Mathemystics Vol. 2
Before trying to be the first one to answer the question, it usually pays to think twice and get it right.
The other day I asked a question: In 1980 you invite 100 guests for dinner at a cost of $10 per plate. This year you invite 72% more guests but the cost per plate is 72% lower. What is the difference in your bill from 1980? The correct answer is 52 percent lower. Your bill in 1980 would be $1,000. This year your bill would be $481.60. The equation is 172 x $2.80 = $481.60. Your bill has decreased by around 52 percent.
Doing math on percentages can be tricky. Only 60 percent of respondents get the correct answer on this question. Our intuition is that the bill has to be the same or higher.
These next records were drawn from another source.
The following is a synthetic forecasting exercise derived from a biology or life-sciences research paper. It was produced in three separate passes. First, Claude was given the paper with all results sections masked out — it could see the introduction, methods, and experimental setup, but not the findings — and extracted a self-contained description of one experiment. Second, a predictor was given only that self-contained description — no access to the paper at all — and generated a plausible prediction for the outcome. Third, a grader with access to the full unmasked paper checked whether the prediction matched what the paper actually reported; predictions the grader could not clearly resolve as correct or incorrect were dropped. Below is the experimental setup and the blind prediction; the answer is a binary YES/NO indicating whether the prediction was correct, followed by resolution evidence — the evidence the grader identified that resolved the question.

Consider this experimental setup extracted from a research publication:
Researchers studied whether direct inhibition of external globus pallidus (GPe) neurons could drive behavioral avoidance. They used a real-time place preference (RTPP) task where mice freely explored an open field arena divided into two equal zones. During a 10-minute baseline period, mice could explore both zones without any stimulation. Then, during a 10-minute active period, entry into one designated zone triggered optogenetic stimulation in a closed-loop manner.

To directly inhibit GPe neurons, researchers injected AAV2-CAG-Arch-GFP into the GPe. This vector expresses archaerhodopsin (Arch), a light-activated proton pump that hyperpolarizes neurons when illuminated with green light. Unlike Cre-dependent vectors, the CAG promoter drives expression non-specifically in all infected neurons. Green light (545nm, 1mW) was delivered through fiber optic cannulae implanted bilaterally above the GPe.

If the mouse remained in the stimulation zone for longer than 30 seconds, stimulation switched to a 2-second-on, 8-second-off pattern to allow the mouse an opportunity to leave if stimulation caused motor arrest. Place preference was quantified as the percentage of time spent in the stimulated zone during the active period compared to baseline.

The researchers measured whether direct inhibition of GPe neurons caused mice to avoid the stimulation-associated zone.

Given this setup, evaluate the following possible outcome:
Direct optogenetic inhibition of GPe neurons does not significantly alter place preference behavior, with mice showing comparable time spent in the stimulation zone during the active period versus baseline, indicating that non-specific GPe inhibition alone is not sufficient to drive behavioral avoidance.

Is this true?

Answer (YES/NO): NO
Our intuition has tricked us.
In our research on commodity time prices and global population from 1980 to 2018 we found that population increased around 71.2 percent while time prices decreased around 71.6 percent. What this means is our total global time costs have decreased by 51 percent. While we have 71.2 percent more people on the planet, the total time required to earn the money has fallen by 51 percent. More people are making things much more abundant.
If Thomas Malthus were to see our day he would be astonished. I also think he would quickly admit that his “model” was wrong, that he had things backwards. Resources increase geometrical while population increases arithmetically.
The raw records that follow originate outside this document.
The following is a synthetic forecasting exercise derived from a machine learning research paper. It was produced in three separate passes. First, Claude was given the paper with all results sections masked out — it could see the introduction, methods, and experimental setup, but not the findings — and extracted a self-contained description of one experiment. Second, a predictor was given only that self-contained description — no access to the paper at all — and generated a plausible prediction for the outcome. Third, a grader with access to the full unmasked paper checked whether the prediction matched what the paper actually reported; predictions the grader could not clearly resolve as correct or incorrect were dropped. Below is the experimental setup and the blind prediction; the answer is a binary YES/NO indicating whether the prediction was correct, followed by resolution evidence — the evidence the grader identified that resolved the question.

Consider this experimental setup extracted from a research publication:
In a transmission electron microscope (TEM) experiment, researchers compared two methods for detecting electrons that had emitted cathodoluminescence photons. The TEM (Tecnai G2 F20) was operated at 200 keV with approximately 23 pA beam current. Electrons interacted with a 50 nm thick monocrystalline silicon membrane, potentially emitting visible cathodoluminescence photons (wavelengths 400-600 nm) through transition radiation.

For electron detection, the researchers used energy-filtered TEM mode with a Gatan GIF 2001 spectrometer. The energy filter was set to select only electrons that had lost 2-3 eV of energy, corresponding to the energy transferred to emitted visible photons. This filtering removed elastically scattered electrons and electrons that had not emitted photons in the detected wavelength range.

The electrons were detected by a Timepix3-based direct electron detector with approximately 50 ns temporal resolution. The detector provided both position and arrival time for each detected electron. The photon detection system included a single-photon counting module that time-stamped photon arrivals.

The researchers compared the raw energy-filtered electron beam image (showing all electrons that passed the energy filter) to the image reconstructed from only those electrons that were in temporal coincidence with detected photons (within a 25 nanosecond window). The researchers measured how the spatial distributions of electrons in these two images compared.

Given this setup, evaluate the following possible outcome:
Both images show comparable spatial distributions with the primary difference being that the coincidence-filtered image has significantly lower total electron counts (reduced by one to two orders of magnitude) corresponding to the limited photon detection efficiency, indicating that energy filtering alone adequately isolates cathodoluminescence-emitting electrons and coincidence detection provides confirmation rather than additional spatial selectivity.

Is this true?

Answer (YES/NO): NO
A 71.6 percent decrease in the time price means that for the same time it took to earn the money to buy one unit of a good or service in 1980, you get 3.52 in 2018. Your personal resource abundance has increased by 252 percent. On a global scale, you can multiply personal abundance by population to measure global resource abundance. If personal resource abundance increases by 252 percent and population increases by 71.2 percent, then the global resource pie has increased by 503 percent. The equation would be (1.712 x 3.52) - 1).
Economists use “elasticity” to compare changes in one variable to changes in another variable. From 1980 to 2020, personal resource abundance increased 3.54 percent for every one percent increase in population. Global resource abundance increased 7.06 percent for every one percent increase in population. This is exactly the opposite of what Malthus predicted. His intuition failed him. Before trying to be the first one to answer the question, it usually pays to think twice and get it right.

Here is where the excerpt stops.